Missing Malyasia Airlines flight MH370 could have been found by now if only bosses had installed a £6 ($10) technology update, it has been claimed.

That is the claim detailed in a new book Flight MH370: The Mystery, about the tragedy of the vanished jumbo jet, which disappeared seemingly without trace in March.

Hampering efforts to find the plane - which disappeared with 239 people on board - has been the enormous search area. Although the focus of the search has recently homed in on an area of the Indian Ocean off the west coast of Australia, not a single physical trace of the plane has been found.

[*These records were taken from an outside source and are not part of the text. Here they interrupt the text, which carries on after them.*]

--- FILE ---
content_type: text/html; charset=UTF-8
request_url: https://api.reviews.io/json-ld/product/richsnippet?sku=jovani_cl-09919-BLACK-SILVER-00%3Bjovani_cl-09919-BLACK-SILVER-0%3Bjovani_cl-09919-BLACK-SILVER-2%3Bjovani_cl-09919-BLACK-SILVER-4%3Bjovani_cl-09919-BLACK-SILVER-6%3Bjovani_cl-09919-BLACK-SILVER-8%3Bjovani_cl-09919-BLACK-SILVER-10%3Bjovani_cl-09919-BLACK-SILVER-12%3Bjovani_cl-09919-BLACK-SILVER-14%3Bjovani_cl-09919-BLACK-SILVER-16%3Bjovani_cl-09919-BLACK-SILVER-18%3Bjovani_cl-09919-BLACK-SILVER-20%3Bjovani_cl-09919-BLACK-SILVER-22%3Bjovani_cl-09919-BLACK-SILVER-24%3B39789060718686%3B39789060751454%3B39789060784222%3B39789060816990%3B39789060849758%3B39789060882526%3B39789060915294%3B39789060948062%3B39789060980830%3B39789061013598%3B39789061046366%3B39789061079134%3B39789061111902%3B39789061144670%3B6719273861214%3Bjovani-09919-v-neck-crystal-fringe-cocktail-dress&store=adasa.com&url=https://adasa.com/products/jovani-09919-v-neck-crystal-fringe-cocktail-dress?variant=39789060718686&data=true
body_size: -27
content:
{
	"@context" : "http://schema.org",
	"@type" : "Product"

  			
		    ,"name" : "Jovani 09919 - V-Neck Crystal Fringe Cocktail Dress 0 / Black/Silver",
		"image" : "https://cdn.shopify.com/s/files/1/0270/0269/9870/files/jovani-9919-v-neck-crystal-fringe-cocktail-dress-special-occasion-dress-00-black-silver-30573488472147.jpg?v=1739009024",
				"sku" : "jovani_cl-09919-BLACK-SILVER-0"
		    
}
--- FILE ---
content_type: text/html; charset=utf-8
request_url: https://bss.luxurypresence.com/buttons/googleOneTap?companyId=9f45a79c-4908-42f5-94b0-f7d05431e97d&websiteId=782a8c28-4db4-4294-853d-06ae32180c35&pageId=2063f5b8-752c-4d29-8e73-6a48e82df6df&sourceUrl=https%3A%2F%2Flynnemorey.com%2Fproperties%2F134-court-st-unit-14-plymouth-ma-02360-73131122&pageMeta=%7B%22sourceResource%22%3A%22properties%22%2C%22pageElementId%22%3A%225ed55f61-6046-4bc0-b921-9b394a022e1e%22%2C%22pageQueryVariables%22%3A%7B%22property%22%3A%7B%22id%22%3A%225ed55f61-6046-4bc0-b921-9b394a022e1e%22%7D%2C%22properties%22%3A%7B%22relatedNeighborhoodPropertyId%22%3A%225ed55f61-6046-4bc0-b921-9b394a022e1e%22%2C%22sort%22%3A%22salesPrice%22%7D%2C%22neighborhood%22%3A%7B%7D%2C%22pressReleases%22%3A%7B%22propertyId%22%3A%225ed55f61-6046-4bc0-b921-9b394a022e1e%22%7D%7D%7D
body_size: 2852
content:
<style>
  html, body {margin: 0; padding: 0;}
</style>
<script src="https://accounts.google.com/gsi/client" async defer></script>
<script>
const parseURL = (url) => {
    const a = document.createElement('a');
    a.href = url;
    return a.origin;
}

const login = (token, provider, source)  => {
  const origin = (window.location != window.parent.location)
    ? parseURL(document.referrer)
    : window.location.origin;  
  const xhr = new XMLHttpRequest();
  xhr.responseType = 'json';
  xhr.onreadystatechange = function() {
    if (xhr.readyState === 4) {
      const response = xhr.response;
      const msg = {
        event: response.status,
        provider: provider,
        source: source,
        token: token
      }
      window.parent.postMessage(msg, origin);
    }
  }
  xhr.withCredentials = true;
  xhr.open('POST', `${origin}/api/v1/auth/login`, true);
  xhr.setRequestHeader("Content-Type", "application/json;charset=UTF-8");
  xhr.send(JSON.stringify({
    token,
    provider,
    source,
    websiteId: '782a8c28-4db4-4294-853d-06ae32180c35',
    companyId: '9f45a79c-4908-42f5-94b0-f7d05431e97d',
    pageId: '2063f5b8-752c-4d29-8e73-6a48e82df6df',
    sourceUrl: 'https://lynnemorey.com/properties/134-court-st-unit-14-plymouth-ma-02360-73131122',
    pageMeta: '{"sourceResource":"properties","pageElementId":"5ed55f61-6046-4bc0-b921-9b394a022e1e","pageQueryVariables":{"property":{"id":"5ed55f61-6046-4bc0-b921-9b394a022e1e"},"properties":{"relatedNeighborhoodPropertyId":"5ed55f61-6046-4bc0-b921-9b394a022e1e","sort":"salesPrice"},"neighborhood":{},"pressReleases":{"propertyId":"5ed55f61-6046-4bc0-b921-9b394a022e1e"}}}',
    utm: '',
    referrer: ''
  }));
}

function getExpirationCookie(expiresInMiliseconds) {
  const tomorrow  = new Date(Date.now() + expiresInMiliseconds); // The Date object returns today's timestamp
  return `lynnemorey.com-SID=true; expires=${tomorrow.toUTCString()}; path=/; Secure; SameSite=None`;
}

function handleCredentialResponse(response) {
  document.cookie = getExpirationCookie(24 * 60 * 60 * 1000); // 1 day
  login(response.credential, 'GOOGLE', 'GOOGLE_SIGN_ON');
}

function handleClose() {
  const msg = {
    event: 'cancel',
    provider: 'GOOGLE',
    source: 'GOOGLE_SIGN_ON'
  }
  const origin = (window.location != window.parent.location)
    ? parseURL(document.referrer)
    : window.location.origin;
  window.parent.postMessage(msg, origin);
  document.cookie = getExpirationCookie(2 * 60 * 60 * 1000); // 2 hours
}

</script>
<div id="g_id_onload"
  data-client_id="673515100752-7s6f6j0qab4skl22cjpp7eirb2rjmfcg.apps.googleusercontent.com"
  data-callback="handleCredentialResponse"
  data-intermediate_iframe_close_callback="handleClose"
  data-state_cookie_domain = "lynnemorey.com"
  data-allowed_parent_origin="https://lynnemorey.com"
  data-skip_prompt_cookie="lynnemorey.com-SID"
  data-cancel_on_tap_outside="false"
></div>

Writing in a book about the case, author Nigel Cawthorne claimed the missing software update has created the problem of having no data upon which to build a solid hypothesis about the location of MH370.

Cawthorne, who has written for titles including British newspaper the Guardian and America's New York Tribune, wrote: "Along with several other carriers, Malaysia Airlines had opted for a cheap data package for its aircraft that transmitted only minimal information rather than pay an additional small fee to transmit detailed flight data."

The author's assertion follows an article in IBTimes.co.uk within days of the MH370 going missing, revealing the possibilty of the disastrous technical blunder.

Cawthorne's claim comes as Malaysia Airlines' losses deepen in the wake of the catastrophe.

The air giant has lost 40% of its value this year and many shares in the firm are held by pension funds in Malaysia. In the first quarter of 2014 – which ended in the same month as MH370 vanished - losses rose by 59%.

Accounting for the firm's performace, chief executive Ahmad Jauhari Yahya said: "The results were made worse with the impact on air travel in general following the disappearance of MH370. The whole market has reacted by slowing down demand."